- WORK TO COMPLETE
[1] Reproduce, word for word, the part of the earnings call transcript that begins with the words containing "And that's not" and ends with "the CapEx here.".
[2] Pick up the earnings call transcript after its last sentence and keep it going.

Matt DiLiberto - Chief Accounting Officer & Treasurer
Right. Separate and apart from that, there were new originations, quite a voluminous amount, which I think was $400-some-odd million, which averaged somewhere -- recollection is what, (inaudible)? So 10.something percent. If you are saying, well, that yield is less than the portfolio yield, if that's the question, that is true. But if you recall in our December investor meeting, we put right up on that screen our expectation that we wanted to convey to you guys that we thought spreads would compress in 2014 after almost five years, if you will, of spreads that were fairly well established, and there weren't a lot of market participants competing. That dynamic has changed. People have definitely come back in 2014 with allocations, with a desire to compete more for this business.
And that's not hindsight. We did say that in the beginning of December, and I think we actually modeled spreads as low as [850] over was our guidance back then. So I think we beat our guidance by a lot. But directionally, where we have shed light on the fact that we see compression spreads, I think it's important that people on the call understand that.
Operator
Vincent Chao, Deutsche Bank.
Vincent Chao - Analyst
Just a question on the CapEx side of things for the Citi renewal. It just appears that this is like the Viacom deal where they choose the timing of the spend or just curious how much we should be baking in terms of the CapEx here.
Unidentified Company Representative
It's not so much that they choose it. They have flexibilities to when they spend it, but there are stages as to when the capital is available to them. They get a little bit of money now, and it's spread out over the next five years as to when the balance of the money is available for them.
Matt DiLiberto - Chief Accounting Officer & Treasurer
It's a combination of, one, when they are entitled to it, and, two, when they spend it. It's got to meet both those conditions so that we try to stage the money in over time, which -- that's even a further point that I didn't make in my prepared commentary. Most of the concessions granted in these markets are very much upfront weighted concessions. These concessions -- I don't have the exact schedule for you, nor do we know it because we don't know the timing of Citi's spend. But there's a PG component and benefit here to being able to spread it over five years and whatever the actual schedule turns out to be.

- LISTED ENTRIES
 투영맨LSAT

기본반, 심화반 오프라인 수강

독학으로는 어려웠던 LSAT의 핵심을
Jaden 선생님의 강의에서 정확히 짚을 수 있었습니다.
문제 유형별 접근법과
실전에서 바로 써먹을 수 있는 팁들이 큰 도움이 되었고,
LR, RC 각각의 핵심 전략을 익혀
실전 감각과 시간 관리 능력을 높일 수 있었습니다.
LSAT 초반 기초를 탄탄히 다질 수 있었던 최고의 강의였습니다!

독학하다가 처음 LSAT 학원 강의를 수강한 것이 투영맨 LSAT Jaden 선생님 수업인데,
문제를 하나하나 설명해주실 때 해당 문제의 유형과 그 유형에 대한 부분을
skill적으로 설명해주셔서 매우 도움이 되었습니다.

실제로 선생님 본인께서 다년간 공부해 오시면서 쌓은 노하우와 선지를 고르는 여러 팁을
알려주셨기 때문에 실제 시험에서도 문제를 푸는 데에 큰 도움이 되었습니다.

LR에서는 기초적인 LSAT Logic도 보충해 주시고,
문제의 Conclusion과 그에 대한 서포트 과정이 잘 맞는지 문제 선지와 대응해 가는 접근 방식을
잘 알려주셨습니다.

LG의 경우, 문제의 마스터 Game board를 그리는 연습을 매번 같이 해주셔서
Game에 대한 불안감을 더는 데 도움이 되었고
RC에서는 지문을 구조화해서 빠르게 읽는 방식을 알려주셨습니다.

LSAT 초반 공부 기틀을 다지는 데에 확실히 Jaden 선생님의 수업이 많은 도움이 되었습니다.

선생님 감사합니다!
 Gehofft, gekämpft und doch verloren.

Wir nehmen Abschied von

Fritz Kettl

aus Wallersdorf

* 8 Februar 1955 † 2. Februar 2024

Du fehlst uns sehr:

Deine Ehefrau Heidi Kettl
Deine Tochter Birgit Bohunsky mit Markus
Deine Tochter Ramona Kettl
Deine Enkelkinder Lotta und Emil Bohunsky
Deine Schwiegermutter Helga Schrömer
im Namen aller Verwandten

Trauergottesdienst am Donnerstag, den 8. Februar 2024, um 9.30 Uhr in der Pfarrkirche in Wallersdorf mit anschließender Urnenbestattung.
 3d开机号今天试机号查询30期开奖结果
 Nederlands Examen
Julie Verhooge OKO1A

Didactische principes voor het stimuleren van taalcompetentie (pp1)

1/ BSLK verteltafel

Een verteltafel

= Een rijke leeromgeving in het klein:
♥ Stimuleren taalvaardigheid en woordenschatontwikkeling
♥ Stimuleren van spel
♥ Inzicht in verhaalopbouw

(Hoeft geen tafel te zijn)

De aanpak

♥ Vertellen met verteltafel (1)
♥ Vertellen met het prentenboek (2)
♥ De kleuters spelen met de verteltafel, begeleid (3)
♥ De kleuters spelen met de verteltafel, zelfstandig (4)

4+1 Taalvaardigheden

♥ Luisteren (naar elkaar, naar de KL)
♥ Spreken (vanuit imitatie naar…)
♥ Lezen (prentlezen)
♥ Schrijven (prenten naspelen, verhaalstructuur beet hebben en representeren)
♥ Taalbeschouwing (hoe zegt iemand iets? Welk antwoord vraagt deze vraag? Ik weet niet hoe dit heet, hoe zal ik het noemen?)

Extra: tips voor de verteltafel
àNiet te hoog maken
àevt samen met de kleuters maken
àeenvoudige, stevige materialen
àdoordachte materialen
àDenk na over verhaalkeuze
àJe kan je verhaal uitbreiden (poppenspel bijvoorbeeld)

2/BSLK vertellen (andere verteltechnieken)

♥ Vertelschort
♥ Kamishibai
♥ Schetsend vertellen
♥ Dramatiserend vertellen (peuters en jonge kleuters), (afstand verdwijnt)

- ANSWER SECTION
[1]
And that's not hindsight. We did say that in the beginning of December, and I think we actually modeled spreads as low as [850] over was our guidance back then. So I think we beat our guidance by a lot. But directionally, where we have shed light on the fact that we see compression spreads, I think it's important that people on the call understand that.
Operator
Vincent Chao, Deutsche Bank.
Vincent Chao - Analyst
Just a question on the CapEx side of things for the Citi renewal. It just appears that this is like the Viacom deal where they choose the timing of the spend or just curious how much we should be baking in terms of the CapEx here.

[2]
Vincent Chao - Analyst
Okay. Thanks for that. And then I guess just if you could provide a little bit more detail on the option portion of the deal, starting in 2017, I think it is. I think a lot of the returns you discussed where as of the early option date. I'm just curious what those returns look like if they don't exercise and what your thinking is currently on whether or not they will take that option.
Marc Holliday - CEO
Well, there's really two parts to that. One is, if they don't exercise on the earliest date but if they exercise on the latest date, and the second question is what if they don't exercise at all. The difference between earliest date to latest date is really small because, on the one hand, there's a little bit of time value. On the other hand, we have rising rents due to CPI.
Matt DiLiberto - Chief Accounting Officer & Treasurer
Our levered yield in the interim is right on top of the IRR. So it's (multiple speakers) --
Marc Holliday - CEO
I would say we are somewhat indifferent between when -- if the option is pulled between 2017 and 2021, from a return perspective. Now, if the option is not hit at all, our expectations are that it's certainly -- at least in this environment -- that would be accretive because their purchase option is roughly around 6%, 6.25% cap on projected NOI, if you will. And the cap rates today, we believe, would be less than that. However, it depends on what the cap rates are at that point in time. But certainly from an earnings standpoint, it's accretive. From a value standpoint, we think it would be accretive, but no way to answer that question until you are out there in 2021.
Operator
David Toti, Cantor Fitzgerald.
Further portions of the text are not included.